• INSTRUCTIONS FOR THE TASK
Write out, word for word, the lines from the one containing "How far away is [491,122]" through the end of the records, with both of those ends included.

Records excerpted from a collection:
○ ○ ○ ○

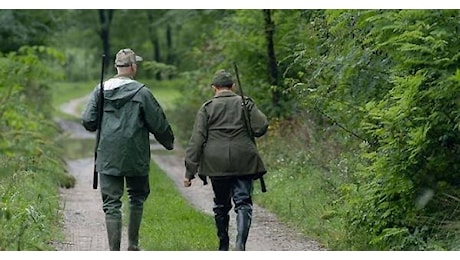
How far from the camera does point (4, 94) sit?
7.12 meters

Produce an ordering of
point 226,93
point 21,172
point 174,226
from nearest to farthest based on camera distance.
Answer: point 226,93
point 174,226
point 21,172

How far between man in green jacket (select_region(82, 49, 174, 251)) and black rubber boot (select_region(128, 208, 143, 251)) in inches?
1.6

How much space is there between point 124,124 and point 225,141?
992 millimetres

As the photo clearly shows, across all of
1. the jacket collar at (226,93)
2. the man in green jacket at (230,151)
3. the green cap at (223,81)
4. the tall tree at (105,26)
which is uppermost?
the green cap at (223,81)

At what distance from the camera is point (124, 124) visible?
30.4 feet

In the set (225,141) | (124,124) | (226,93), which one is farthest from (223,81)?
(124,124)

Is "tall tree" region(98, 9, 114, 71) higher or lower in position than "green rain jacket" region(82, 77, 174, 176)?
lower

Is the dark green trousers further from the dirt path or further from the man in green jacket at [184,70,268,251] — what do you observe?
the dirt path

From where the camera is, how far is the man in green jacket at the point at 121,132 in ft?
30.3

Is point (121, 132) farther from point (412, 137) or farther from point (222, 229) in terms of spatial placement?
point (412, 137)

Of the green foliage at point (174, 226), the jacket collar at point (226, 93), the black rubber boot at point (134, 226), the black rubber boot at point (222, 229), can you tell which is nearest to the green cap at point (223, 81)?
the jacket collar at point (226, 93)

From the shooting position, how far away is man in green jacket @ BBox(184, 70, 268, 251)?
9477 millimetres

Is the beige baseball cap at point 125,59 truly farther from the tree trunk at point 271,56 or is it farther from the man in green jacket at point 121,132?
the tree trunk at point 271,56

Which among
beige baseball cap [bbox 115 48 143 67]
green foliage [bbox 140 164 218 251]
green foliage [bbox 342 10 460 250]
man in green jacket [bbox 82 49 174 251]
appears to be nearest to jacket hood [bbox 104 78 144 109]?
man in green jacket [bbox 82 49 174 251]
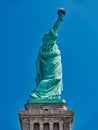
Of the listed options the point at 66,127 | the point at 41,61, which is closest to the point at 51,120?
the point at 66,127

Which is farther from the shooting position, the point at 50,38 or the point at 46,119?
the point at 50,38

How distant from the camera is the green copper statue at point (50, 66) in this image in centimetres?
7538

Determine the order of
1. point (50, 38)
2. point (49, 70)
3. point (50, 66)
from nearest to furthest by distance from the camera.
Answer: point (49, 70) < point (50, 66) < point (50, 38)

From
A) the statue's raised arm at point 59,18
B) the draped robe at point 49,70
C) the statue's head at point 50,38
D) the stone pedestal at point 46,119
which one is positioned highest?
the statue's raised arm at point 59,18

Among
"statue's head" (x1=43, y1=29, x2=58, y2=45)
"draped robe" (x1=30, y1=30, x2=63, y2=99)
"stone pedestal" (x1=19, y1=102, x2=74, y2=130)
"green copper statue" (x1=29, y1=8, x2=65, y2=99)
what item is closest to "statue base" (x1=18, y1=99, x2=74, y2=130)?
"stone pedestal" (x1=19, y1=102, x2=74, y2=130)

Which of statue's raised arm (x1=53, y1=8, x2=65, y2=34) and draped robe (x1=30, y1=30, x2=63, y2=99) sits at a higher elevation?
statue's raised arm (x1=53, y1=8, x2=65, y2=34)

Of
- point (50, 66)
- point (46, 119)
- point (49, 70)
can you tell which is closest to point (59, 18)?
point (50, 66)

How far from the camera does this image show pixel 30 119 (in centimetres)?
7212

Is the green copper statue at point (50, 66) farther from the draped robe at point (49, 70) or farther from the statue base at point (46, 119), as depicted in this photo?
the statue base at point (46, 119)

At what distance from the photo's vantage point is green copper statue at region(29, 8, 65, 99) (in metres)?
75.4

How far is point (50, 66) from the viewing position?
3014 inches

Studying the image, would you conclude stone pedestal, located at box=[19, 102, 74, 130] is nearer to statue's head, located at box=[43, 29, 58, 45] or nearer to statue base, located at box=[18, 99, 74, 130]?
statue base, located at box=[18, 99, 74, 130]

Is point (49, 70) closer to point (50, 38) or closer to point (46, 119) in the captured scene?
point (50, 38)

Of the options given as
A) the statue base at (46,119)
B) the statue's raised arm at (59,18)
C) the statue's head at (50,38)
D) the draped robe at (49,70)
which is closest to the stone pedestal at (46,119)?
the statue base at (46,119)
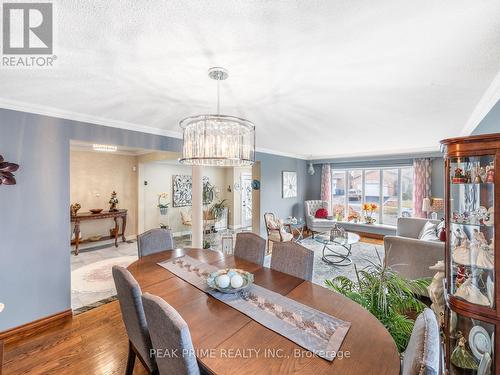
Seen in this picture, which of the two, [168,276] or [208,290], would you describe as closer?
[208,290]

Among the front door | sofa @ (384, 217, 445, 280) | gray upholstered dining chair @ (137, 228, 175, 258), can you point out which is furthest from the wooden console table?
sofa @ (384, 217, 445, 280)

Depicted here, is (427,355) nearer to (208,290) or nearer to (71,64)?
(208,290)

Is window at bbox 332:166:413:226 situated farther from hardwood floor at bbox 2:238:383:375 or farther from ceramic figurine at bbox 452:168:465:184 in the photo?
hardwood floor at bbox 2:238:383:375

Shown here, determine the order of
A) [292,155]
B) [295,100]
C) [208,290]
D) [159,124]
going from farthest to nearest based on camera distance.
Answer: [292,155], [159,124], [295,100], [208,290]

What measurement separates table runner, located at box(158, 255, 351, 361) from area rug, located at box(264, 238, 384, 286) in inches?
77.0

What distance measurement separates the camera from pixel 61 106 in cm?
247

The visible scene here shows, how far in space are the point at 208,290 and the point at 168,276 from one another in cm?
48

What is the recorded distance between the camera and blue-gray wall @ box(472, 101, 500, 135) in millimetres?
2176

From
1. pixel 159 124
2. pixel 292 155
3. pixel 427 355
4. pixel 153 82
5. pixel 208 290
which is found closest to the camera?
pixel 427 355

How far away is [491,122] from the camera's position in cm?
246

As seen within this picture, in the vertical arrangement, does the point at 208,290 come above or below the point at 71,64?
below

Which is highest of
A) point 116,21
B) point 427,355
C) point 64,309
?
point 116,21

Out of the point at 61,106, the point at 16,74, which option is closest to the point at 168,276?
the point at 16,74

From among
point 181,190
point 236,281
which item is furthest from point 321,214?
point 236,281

○ ○ ○ ○

• CORRECT RESULT
How far away is [491,122] from the camera's position in cm?
246

As seen within this picture, in the vertical arrangement, does the point at 208,290 come above or below the point at 71,64?
below

Which is highest of
A) point 116,21
B) point 427,355
C) point 64,309
?
point 116,21

Out of the point at 61,106, the point at 16,74, which option is closest to the point at 168,276?
the point at 16,74

From among
point 181,190
point 236,281
which item is furthest from point 321,214?
point 236,281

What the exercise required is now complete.